##### TEXT SECTION #####
This is the world as shown in Blake's great painting of the spiritual form of Newton, doubled up on himself in a barren landscape contemplating an abstract diagram. The next stage is a double vision because there is an encounter between a subject and an object, between the visionary and the perceived world of sound and colour. The third level 'begins with a vision of wonderful and unearthly beauty. The writings of many visionaries are full of a childlike delight in a paradisal world which is the same world that other people see, but seen differently. Traherne's Centuries of Meditation is a typical book of this kind. This is the state Blake calls "Beulah".' Yet, says Frye, 'they [love and wonder - PB] afford us only a lower Paradise after all ... The highest possible state, therefore, is not the union of lover and beloved, but of creator and creature, of energy and form. This latter is the state for which Blake reserves the name Eden.'

With regard to the Thomas Butts poem I would suggest, however, that there are actually five levels - that a distinction should be drawn between 'Newton's sleep' and 'single vision.' Newton's sleep is indeed, as Frye describes it, the state of brooding on pure mathematical abstractions without sound or colour. Single vision is the condition most of us are in when we encounter, to refer to the imagery of the poem, a thistle. We see ... a thistle. But according to Blake:

What to others a trifle appears
Fills me full of smiles or tears;
For double the vision my eyes do see
And a double vision is always with me.
##### INFORMATION SUPPLIED #####
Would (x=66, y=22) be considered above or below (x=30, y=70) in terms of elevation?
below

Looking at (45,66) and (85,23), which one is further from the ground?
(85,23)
#####
TASK STATEMENT
In the passage on Blake's levels of vision, take the part that opens with "With regard to" and closes with "always with me." and give it again, swapping every "thistle" for "rose".

REPLY TO THE TASK
With regard to the Thomas Butts poem I would suggest, however, that there are actually five levels - that a distinction should be drawn between 'Newton's sleep' and 'single vision.' Newton's sleep is indeed, as Frye describes it, the state of brooding on pure mathematical abstractions without sound or colour. Single vision is the condition most of us are in when we encounter, to refer to the imagery of the poem, a rose. We see ... a rose. But according to Blake:

What to others a trifle appears
Fills me full of smiles or tears;
For double the vision my eyes do see
And a double vision is always with me.